抜粋
-*-*-
【文明地政學叢書第三輯】第九章 東京行宮後の大江山系霊媒衆

●大江山霊媒衆と在来宗教

 神つまり宇宙万般に働くエネルギーはその一つとして人を生み出したが、人は神の信号を託宣と称して、事物の解明に励み場の歴史を整えはじめる。そして、場の歴史に伴う土地には人の遺伝情報も加わるため、これを崇めて神霊と称するようになる。
 神霊(かみたま)を祀る行事が慣例化していくと、人は「まつりごと」の場に伴う共時性のなか、次第に集団生活の利便性に目覚めて、共時性に伴う統一場の歴史へ向け歩を進める。この場の統一に不可欠の理を宗教と呼ぶようになる。その理は私を率いて公の道を啓く由ゆえ、宗教が迷う世界に留まる衆(もろびと)へ法を説く一面も重要になる。この衆生を束ねて運営するのが教団の仕事であり、講とも称するが、これを通常一般は宗教と履き違えている。もとより宗祖は霊媒衆ゆえ偏在は当たり前であり、天啓も仏教も神道も霊媒衆を宗祖として、教団経営に成功した教主が各宗各派の教祖で祀られるだけである。つまり、神世が飽和状態に達して人世に移るとき、その起源は場の歴史で異なるも、節々に巣立つのが教主であり、神世の時代とは、共時性を伴う場の歴史が統一された時空のことをいう。
 明治五年(皇紀二五三二)の壬申戸籍実施を奇貨として、大江山霊媒衆は自然発生的に大本教を設けたが、神仏分離令の愚策により、仏教系事物は神道系テロに破壊・焼却され、寺社領没収の政策暴走もあり、強い忿怒を潜ませつつ在来教団の動向視察に徹した、この宗教弾圧は明治天皇の東京行宮、皇国史観の暴挙を決行するために、衆生の関心を他に転じる苦肉の策だろうが、信長の火薬思想に通じる教皇制であり、維新元勲がイエズス霊操に感染した故の暴挙である。すなわち、国民みな天皇の赤子という皇国史観、これ天啓一神教の根幹であり、信長の火薬思想もまた然り。近時では、信長崇敬の首相が郵政民営化を高唱し、形振り構わず選挙を強行して、身内をも砕く刺客まで送り込んだ。これら異教霊操の宗教弾圧に立ち向かう尖兵たるは、仏教僧とその信徒であるが、これまた教祖の名を借りた各宗教団の護教運動にすぎず、霊媒衆による神霊との交渉は無関係である。政府と在来教団の抗争も内実は目先の利権争奪で、国家百年の大計など慮外のこと。ひたすら開国の津波に翻弄される醜態を晒した。
 大江山霊媒衆にとって現人神の東京行宮は最大の危惧であり、その予兆を透かす信号は承知しており、その重圧も十分に認識していた。抑も神格は、霊峰富士を東に仰いでこそ備えられた資質であり、皇祖皇宗(すめらみおやすめらおんはしら)の遺訓もまた霊峰富士の御来光をアマテラスに見立て、天皇自身の慢心を抑えるように諭している。こうした勅旨を知るゆえ、役行者は吉野に根ざしたのであって、霊媒衆もまた、神格天皇に仕えるべく大江山に控えたのである。
-*-*-
元データ

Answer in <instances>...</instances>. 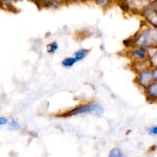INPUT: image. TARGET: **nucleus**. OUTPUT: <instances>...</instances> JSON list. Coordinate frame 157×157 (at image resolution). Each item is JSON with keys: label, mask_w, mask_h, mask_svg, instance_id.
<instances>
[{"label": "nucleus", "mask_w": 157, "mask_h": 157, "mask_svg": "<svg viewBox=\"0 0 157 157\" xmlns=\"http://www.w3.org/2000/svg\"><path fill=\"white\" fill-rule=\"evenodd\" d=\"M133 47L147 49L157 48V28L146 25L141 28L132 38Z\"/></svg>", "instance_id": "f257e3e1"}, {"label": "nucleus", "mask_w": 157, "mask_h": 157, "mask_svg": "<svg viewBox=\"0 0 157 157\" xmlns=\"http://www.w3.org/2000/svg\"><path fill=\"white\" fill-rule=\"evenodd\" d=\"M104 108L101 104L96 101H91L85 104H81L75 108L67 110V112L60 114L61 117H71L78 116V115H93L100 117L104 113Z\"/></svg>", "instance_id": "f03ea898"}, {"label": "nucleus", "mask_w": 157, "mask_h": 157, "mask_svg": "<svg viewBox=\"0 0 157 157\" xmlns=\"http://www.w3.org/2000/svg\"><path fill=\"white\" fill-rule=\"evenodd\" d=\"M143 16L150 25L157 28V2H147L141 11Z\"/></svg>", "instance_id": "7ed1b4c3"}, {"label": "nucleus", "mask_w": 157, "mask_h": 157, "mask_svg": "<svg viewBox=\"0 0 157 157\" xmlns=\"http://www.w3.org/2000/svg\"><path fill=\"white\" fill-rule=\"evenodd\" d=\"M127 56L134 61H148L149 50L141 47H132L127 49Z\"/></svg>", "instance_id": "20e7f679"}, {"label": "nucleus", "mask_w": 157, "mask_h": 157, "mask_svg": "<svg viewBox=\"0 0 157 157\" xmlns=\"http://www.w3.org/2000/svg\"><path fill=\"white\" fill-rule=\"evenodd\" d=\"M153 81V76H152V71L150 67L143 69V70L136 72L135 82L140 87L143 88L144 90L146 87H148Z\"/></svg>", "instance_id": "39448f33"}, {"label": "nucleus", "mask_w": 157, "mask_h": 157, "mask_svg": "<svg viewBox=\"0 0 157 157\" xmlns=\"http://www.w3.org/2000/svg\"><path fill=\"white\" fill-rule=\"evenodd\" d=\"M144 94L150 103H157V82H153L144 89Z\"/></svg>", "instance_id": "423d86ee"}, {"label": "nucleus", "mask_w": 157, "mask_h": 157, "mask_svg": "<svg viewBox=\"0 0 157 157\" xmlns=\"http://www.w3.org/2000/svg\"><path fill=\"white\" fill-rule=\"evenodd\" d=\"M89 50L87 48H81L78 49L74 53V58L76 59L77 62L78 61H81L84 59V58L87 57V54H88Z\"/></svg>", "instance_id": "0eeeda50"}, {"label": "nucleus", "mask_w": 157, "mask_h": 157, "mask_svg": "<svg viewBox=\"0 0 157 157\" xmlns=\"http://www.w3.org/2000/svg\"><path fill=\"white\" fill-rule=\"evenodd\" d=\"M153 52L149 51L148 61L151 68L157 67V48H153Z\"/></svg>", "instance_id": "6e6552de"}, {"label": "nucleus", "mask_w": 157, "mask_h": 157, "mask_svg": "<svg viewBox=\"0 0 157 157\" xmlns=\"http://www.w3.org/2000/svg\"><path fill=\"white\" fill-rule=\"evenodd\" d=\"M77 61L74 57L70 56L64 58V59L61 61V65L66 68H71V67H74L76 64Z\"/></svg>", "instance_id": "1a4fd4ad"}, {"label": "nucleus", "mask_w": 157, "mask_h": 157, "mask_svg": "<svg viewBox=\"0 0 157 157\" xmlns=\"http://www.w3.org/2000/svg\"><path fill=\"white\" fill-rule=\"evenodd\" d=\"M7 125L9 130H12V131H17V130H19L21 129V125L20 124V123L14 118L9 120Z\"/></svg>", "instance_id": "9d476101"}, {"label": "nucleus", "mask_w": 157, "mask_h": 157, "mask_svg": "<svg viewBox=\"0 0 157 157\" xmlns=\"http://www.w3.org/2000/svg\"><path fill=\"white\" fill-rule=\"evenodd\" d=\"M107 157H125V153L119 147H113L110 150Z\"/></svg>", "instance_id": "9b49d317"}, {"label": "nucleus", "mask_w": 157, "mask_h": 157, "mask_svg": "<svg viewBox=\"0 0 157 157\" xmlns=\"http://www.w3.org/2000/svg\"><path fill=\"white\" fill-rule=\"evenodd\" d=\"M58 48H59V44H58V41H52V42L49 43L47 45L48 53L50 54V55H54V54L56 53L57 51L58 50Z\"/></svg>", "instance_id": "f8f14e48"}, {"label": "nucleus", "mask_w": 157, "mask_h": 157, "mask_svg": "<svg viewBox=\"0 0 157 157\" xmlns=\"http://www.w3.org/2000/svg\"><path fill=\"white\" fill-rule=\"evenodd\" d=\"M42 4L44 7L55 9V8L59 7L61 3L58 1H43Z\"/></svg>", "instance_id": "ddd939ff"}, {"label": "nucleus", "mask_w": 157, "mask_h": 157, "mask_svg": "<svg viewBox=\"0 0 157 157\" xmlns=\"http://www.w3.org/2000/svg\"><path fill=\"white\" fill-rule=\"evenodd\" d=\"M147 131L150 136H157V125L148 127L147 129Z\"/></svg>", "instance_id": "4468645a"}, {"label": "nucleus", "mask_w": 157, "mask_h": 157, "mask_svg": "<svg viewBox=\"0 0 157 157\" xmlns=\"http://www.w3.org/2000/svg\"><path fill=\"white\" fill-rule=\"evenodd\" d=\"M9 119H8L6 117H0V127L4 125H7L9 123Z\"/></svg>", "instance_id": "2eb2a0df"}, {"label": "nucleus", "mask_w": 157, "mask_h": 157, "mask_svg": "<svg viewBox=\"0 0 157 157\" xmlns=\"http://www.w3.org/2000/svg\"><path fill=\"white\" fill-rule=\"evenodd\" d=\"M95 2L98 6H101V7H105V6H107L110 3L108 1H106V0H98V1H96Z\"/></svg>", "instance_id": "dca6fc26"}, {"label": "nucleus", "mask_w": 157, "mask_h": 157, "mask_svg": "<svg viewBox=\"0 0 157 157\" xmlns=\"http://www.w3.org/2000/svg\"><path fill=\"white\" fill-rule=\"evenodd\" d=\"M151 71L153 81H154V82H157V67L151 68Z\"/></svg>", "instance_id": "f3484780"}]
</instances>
-*-*-
課題内容
大江山霊媒衆についての抜粋にある「この衆生を束ねて運営するのが教団の仕事であり、講とも称するが、これを通常一般は宗教と履き違えている」という一文は、英語ではどう訳せますか？

解答
Gathering and running these multitudes is the work of the religious order, which is also called a kō, but people in general mistake this for religion.